モルモット
Plausiblemorumotto
guinea pig; test subject
katakana
由来
- 元言語
- オランダ語 (nl)
- 元の形
- marmot
- 借用ルート
- オランダ語動物名 → 日本語でテンジクネズミ系の動物名へ
- 意味の変化
- marmot系の動物名 → guinea pig、さらに実験台の比喩
- 最古文献
- 1900
解説
この語の日本語版はまだ準備中です。 If モルモット looks like it should mean “marmot,” surprise: in Japanese it usually means guinea pig. This is one of the stronger animal false friends in katakana. The source is commonly given as Dutch marmot, but the Japanese animal is the small laboratory and pet guinea pig, not the mountain-dwelling marmot of English.

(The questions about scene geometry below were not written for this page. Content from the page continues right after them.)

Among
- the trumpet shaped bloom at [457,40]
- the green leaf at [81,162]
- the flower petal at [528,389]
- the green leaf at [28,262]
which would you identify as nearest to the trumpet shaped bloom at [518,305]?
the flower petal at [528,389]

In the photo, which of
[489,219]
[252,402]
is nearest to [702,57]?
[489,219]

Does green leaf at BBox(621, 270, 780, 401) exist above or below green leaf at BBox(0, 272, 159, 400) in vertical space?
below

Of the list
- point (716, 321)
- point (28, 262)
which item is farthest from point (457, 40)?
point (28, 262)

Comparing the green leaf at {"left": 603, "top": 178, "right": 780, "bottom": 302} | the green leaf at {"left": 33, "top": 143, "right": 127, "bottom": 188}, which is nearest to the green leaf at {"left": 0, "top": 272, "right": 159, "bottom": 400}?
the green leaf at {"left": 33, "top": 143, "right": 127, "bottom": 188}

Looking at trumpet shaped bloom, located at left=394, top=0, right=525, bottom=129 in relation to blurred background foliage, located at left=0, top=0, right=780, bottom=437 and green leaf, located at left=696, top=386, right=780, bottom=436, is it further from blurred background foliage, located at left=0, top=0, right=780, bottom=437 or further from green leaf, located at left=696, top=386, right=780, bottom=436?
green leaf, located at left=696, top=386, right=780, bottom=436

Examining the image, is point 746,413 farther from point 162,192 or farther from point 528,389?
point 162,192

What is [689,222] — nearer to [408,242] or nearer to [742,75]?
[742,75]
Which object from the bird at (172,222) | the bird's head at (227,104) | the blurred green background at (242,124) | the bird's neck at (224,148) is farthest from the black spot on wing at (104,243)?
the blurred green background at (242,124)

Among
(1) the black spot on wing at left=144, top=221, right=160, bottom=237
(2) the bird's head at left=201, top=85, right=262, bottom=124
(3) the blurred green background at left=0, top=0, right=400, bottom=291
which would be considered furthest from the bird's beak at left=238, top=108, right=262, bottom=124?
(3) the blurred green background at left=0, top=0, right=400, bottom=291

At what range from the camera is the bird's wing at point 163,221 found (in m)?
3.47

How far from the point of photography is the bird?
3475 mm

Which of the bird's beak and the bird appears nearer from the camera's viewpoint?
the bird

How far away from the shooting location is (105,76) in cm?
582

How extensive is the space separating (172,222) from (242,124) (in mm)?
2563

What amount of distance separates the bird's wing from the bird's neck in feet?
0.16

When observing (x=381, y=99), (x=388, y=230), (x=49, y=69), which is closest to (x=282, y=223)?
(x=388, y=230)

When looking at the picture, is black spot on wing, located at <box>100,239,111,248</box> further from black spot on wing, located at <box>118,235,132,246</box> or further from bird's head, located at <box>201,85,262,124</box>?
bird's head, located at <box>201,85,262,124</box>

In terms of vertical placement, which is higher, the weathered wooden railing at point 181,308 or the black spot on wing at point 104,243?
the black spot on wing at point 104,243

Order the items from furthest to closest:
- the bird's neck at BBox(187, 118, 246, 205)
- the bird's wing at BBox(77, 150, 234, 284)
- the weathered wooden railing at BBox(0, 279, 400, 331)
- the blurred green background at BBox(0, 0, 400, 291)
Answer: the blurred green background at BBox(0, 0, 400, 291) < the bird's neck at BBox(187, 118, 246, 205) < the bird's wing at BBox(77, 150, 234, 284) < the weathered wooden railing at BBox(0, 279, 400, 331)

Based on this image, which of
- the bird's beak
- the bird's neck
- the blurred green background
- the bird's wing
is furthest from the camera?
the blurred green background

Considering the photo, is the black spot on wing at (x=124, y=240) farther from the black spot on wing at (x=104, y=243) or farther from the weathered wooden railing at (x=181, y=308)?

The confusion is old. Dictionaries explain that when guinea pigs from South America entered European awareness, they were mixed up with the marmot, a different rodent. That mistaken label traveled on. Japanese borrowed the Dutch-looking name, and モルモット settled as the word for テンジクネズミ, the guinea pig. The meaning then took another step. Because guinea pigs became common experimental animals, モルモット also developed the figurative meaning “test subject” or “person used in an experiment.” A person may complain that they are being treated like a モルモット if a new method, medicine, policy, or product is being tried on them. For English-speaking learners, translation depends completely on context. The pet in a cage is a guinea pig. The animal called a marmot in English is normally マーモット in Japanese. And the human metaphor is “test subject,” “guinea pig,” or “experimental subject,” not a literal marmot. So モルモット is a word with three twists: borrowed through Dutch, attached to the wrong animal family, and then turned into a metaphor. It is cute in a pet shop, serious in a lab, and suspicious in a complaint.